More Love to Thee, O Christ

Elizabeth Prentiss

Elizabeth Payson Prentiss (26 October 1818 -- 13 August 1878) was a Presbyterian pastor's wife, mother, and author, well known for her hymn "More Love to Thee, O Christ" and the didactic story Stepping Heavenward (1869). Some of her verses were recently compiled in a book published by Solid Ground Christian Books.

She was born and raised in Portland, Maine, the fifth of eight children (only six survived) of the eminent Congregationalist pastor Edward Payson. The influences of New England Christianity, consisting of the inherited Puritan foundation with added evangelistic, missional, and philanthropic elements, were evident in the Payson family.

From an early age Elizabeth exhibited sharp mental abilities, deep and indiscriminate sympathy, and an exceptional perceptiveness.  Combined, these traits made her an ideal author, not only of instructive children's books but also of characteristically warm and insightful letters to family and a wide circle of friends. As a young woman she published some of her children's stories and poems in "The Youth's Companion," a New England religious periodical.

W. Howard Doane

In 1838 she opened a small girls' school in her home and took up a Sabbath-school class as well. Two years later she left for Richmond, VA, to be a department head at a girls' boarding school.

In 1845 she married George Lewis Prentiss, a brother of her dear friend Anna Prentiss Stearns, to whom are addressed some of her warmest and most intimate letters. The Prentisses settled in New Bedford, MA, where George became pastor of South Trinitarian Church. After a happy time of transitioning into the duties of a pastor's wife and a housewife, within a period of three months she lost her second and third children--one as a newborn, one at age four.

After her death, Rev.
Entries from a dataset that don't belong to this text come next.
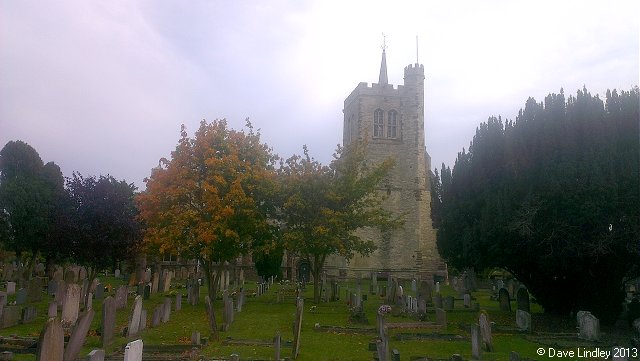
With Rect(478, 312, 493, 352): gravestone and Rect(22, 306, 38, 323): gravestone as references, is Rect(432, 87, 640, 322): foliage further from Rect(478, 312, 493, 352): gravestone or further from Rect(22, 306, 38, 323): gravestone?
Rect(22, 306, 38, 323): gravestone

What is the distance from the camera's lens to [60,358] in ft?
26.2

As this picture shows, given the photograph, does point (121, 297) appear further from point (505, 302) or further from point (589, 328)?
point (589, 328)

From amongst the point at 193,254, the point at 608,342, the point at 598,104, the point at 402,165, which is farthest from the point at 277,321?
the point at 402,165

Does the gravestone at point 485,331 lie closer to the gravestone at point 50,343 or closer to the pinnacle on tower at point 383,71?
the gravestone at point 50,343

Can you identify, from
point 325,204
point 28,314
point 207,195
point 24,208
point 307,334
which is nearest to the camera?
point 307,334

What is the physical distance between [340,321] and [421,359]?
7.44 metres

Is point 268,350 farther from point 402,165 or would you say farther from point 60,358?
point 402,165

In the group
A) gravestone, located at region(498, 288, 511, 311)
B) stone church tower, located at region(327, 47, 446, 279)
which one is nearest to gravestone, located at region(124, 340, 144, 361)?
gravestone, located at region(498, 288, 511, 311)

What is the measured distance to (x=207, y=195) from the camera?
19.0m

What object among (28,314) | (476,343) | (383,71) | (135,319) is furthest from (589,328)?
(383,71)

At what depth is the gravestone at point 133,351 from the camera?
722cm

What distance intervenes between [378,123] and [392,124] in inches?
45.1

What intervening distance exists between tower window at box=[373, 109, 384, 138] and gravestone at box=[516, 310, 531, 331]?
28.1 metres

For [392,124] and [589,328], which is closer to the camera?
[589,328]
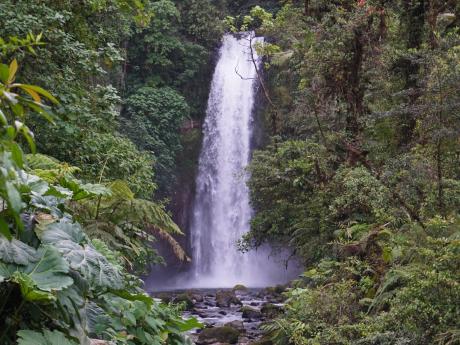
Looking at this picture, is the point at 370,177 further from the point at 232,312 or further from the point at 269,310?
the point at 232,312

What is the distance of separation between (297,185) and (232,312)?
5.62m

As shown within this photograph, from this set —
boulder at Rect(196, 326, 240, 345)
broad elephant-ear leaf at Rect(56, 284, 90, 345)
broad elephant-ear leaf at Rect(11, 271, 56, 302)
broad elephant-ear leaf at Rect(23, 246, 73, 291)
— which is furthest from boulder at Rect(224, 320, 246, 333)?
broad elephant-ear leaf at Rect(11, 271, 56, 302)

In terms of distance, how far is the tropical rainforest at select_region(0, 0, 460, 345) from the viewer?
2662mm

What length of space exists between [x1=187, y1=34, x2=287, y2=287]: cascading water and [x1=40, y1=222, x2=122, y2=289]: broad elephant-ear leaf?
19841 mm

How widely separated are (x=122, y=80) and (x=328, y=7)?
1368cm

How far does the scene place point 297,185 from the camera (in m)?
11.6

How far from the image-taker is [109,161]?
955cm

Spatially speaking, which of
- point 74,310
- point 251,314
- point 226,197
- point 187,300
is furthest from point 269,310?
point 74,310

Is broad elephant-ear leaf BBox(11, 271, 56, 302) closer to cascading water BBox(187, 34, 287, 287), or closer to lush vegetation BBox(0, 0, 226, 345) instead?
lush vegetation BBox(0, 0, 226, 345)

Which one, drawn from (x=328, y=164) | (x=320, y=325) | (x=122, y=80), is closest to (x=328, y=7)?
(x=328, y=164)

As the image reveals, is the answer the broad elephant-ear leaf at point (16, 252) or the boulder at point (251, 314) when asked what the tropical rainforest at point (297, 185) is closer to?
the broad elephant-ear leaf at point (16, 252)

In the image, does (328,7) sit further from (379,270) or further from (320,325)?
(320,325)

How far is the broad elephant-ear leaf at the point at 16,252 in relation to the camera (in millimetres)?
2539

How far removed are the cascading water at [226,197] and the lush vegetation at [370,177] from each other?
Result: 32.1 ft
Prentiss published The Life and Letters of Elizabeth Prentiss (1882), for the purpose of fulfilling his wife's wish that the more costly experiences of her life could be used for the consolation of others. Mrs. Prentiss's peculiar trials enabled her to sympathize even more deeply with those who suffered such that, later in life, she declared that she loved the house of mourning better than the house of feasting.

The tune was composed by W. Howard Doane. 
William Howard Doane (born in Preston, Connecticut on February 3, 1832; died in South Orange, New Jersey on December 23, 1915) was an industrialist who composed Christian hymn tunes. He held patents on wood-working machinery and in 1861 became President of J. A. Fay and Company. In religious work he headed the Ohio Baptist Convention Ministers Aid Society for the Midwest. In 1875 he received his doctorate in music from Dennison University.


Lyrics by Elizabeth Prentiss


More love to Thee, O Christ, more love to Thee!
Hear Thou the prayer I make on bended knee.
This is my earnest plea: More love, O Christ, to Thee;
More love to Thee, more love to Thee!

Once earthly joy I craved, sought peace and rest;
Now Thee alone I seek, give what is best.
This all my prayer shall be: More love, O Christ to Thee;
More love to Thee, more love to Thee!

Let sorrow do its work, come grief or pain;
Sweet are Thy messengers, sweet their refrain,
When they can sing with me: More love, O Christ, to Thee;
More love to Thee, more love to Thee!

Then shall my latest breath whisper Thy praise;
This be the parting cry my heart shall raise;
This still its prayer shall be: More love, O Christ to Thee;
More love to Thee, more love to Thee!